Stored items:

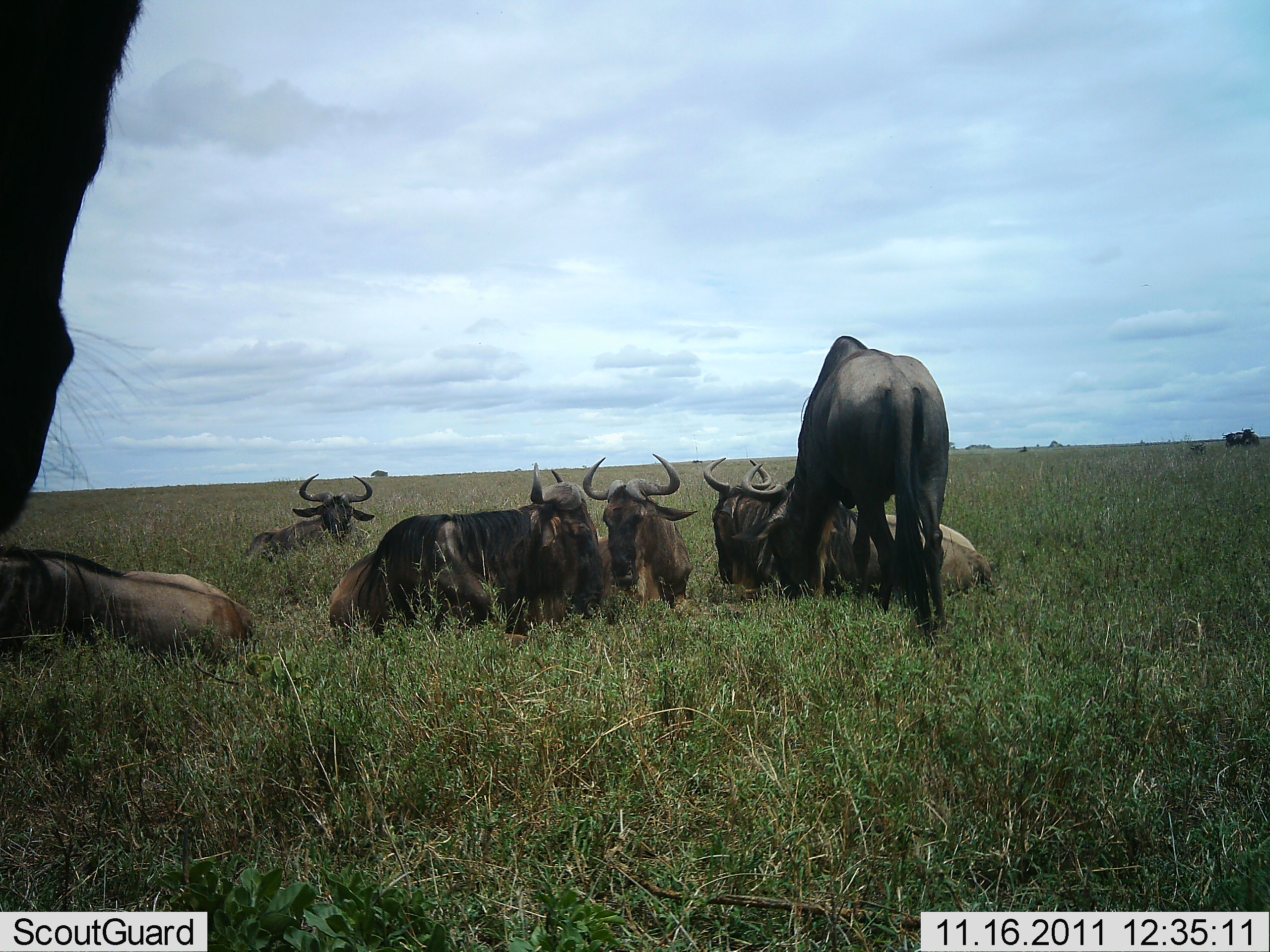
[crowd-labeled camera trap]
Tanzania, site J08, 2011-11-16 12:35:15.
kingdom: Animalia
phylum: Chordata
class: Mammalia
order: Artiodactyla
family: Bovidae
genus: Connochaetes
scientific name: Connochaetes taurinus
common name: blue wildebeest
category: wildebeest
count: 7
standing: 36%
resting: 100%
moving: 0%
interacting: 0%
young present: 0%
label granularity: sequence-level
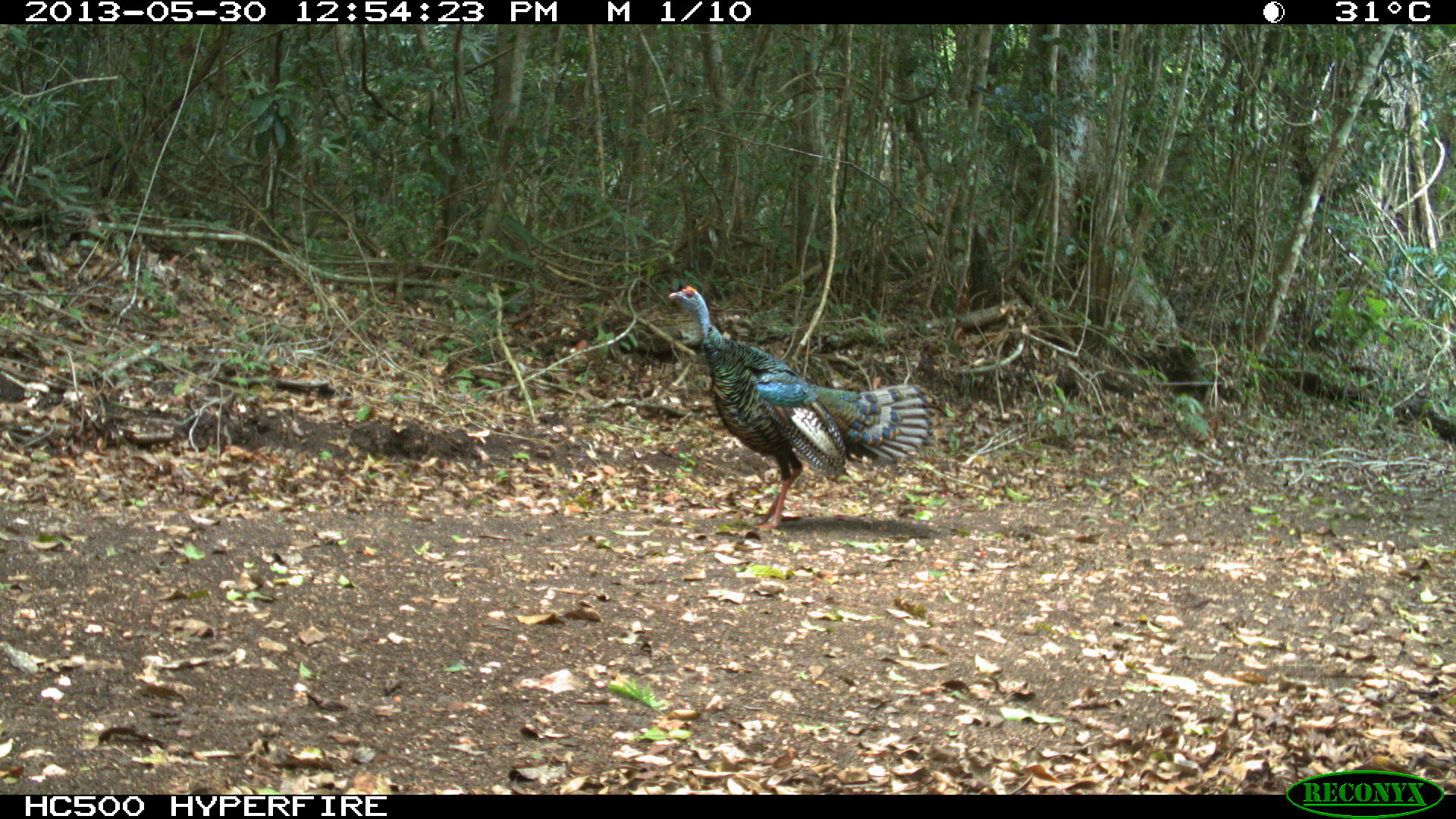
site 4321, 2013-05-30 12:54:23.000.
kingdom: Animalia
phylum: Chordata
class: Aves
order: Galliformes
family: Phasianidae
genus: Meleagris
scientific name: Meleagris ocellata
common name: ocellated turkey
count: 1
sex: male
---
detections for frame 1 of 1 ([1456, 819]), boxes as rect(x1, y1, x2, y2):
meleagris ocellata: rect(667, 283, 934, 535)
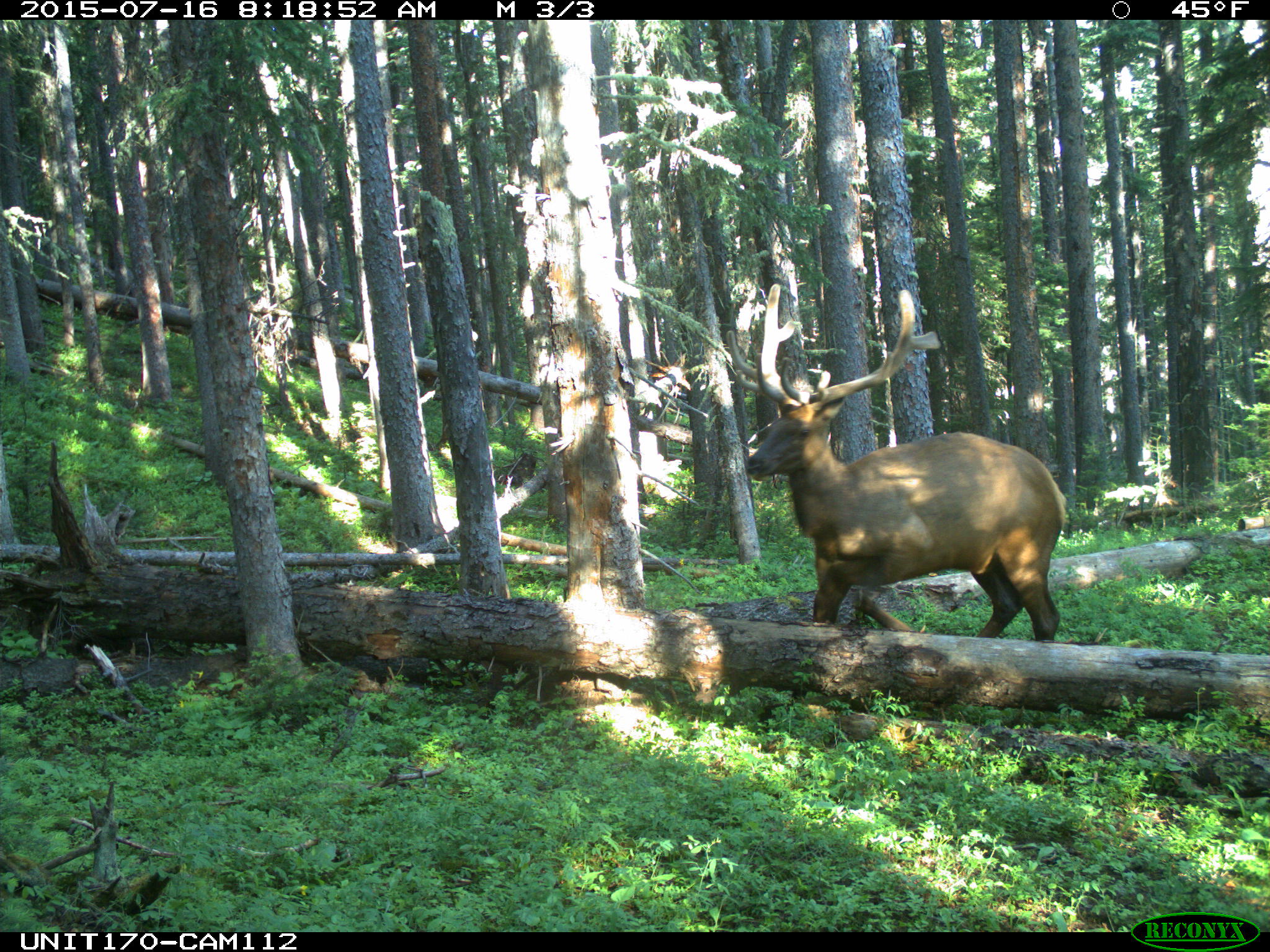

TASK DESCRIPTION: Please repeat every record above exactly, but leave out the pictures.

TASK OUTPUT:
[crowd-labeled camera trap]
Tanzania, site J08, 2011-11-16 12:35:15.
kingdom: Animalia
phylum: Chordata
class: Mammalia
order: Artiodactyla
family: Bovidae
genus: Connochaetes
scientific name: Connochaetes taurinus
common name: blue wildebeest
category: wildebeest
count: 7
standing: 36%
resting: 100%
moving: 0%
interacting: 0%
young present: 0%
label granularity: sequence-level
site 4321, 2013-05-30 12:54:23.000.
kingdom: Animalia
phylum: Chordata
class: Aves
order: Galliformes
family: Phasianidae
genus: Meleagris
scientific name: Meleagris ocellata
common name: ocellated turkey
count: 1
sex: male
---
detections for frame 1 of 1 ([1456, 819]), boxes as rect(x1, y1, x2, y2):
meleagris ocellata: rect(667, 283, 934, 535)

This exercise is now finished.